My wife asked me why the surname Patel was so common; of course I hit Wikipedia, which told me:
Patel is an Indian surname or title, predominantly found in the state of Gujarat, representing the community of land-owning farmers and later (with the British East India Company) businessmen, agriculturalists and merchants. Traditionally the title is a status name referring to the village chieftains during medieval times, and was later retained as successive generations stemmed out into communities of landowners. Circa 2015 there are roughly 500,000 Patels outside India, including about 150,000 in the United Kingdom and about 150,000 in the United States. As of the 2000 U.S. Census, nearly 1 in 10 people of Indian origin in the US is a Patel.
The etymology is interesting: “The Gujarati term paṭel, along with its cognate Marathi terms pāṭel and pāṭīl, are derived from the Prakrit word paṭṭaïl(l)a- ‘village headman’, itself derived from the Sanskrit word paṭṭakila ‘tenant of royal land’, a term first appearing in the Vetālapañcaviṃśatikā.” But I confess what made me unable to resist posting it was the final sentence of the article:
With those who immigrated to Germany during British colonial rule in India, Gujaratis used the variation “Pätel”, with an umlaut, to better integrate with German society.
“Pätel” is obviously the plural form.
(This One Weird Trick wouldn’t work for me. I think I have previously mentioned a German hotel proprietor I once encounterd in Athens who insisted that I must really be Polish, because only Poles have names ending in “w.” It’s a fair cop …)
Clearly an anglicized version of Ediszów.
Sadly, the source is one of those low-quality sites with a page for each surname, and that site’s source is just user input from someone called vp701. Also, it claims there are only about 22 people in the world named Pätel.
Sigh. I knew it was too good to be true…
forebears.io is itself not a bad source. They have their main reference sources laid out on the credits page.
The information about the name is specifically called out as being user-submitted.
The count of 22 is for the name Pätel. The name Patel numbers 4,847,640.
Patel has an entry in Hobson-Jobson (“Patel, Potail”), and one in the OED as a regular word.
Pätel and Paetel appear to be German surnames not, or at least not necessarily, of Gujarati origin; there are XING profiles of Pätels and Paetels with pictures that don’t look Gujarati. But probably others here would know more.
A Michael Pätel in Germany collected over 2000 editions of The Little Prince, but an even bigger collector boasts of having acquired his collection, which makes me wonder if he’s dead by now.
German Wikipedia records five Paetels, all apparently from a single Berlin family, and all spelled as such, never as Pätel.
I’m not sure if existence of this (clearly not common) name lends more or less credibility to the ‘Gujaratis used the variation “Pätel”, with an umlaut, to better integrate with German society’ story.
Cf.

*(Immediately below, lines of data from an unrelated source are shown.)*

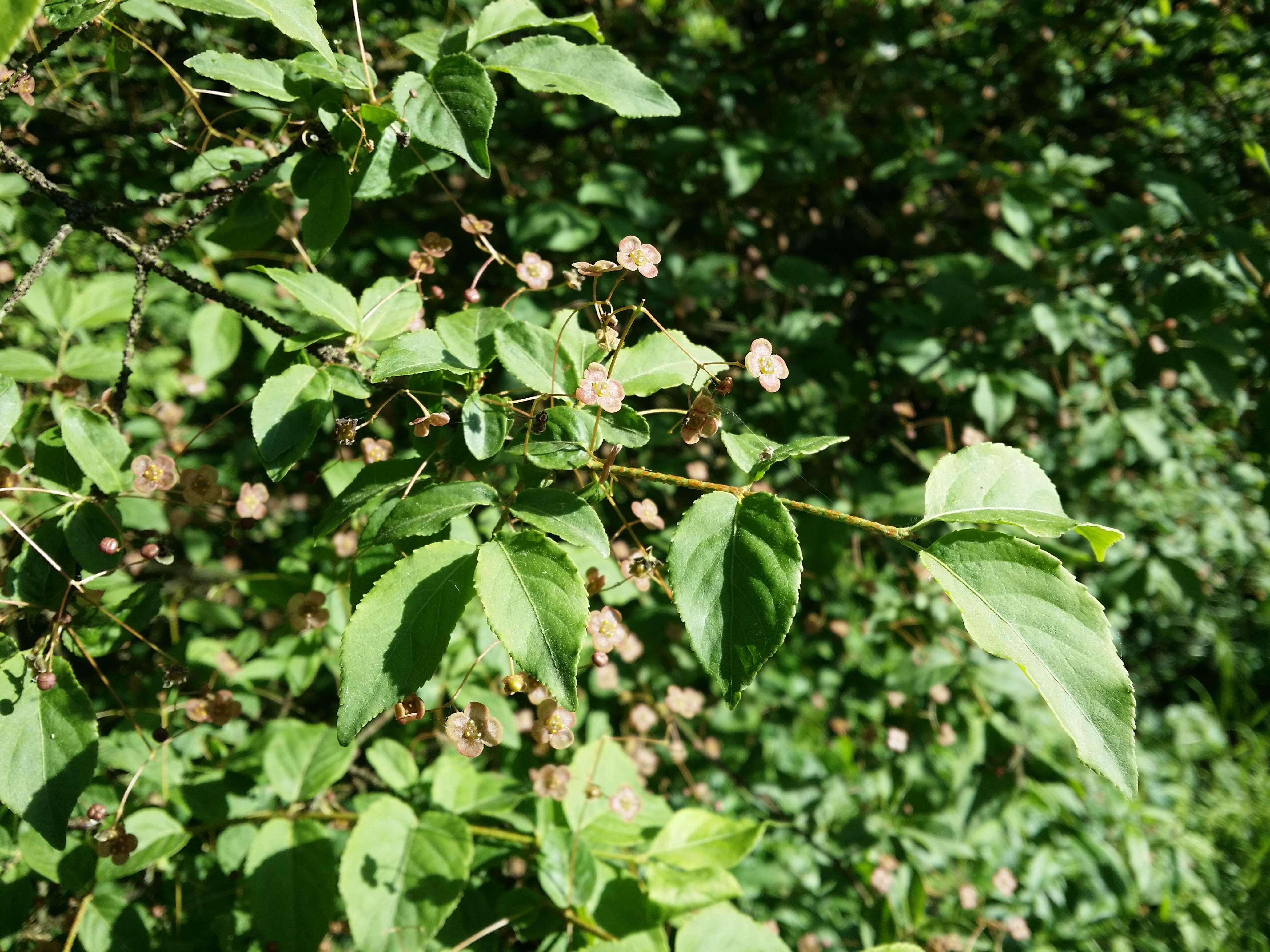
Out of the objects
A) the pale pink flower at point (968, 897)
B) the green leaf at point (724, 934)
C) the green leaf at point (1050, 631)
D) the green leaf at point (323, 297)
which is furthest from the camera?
the pale pink flower at point (968, 897)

Hebraized Fattal, earlier here.
Familysearch shows lots of Pâtel / Patels in old church records in Northern France, and Paetels in Brandenburg and Ostpreußen. All the way at least into the 1600s and 1700s, resp.
Ah, so the extra e is the Early Modern Dutch length marker.
Familysearch shows lots of Pâtel
There are also numerous “Pastels” in South-Eastern France, a name that goes back to at least the 15th century.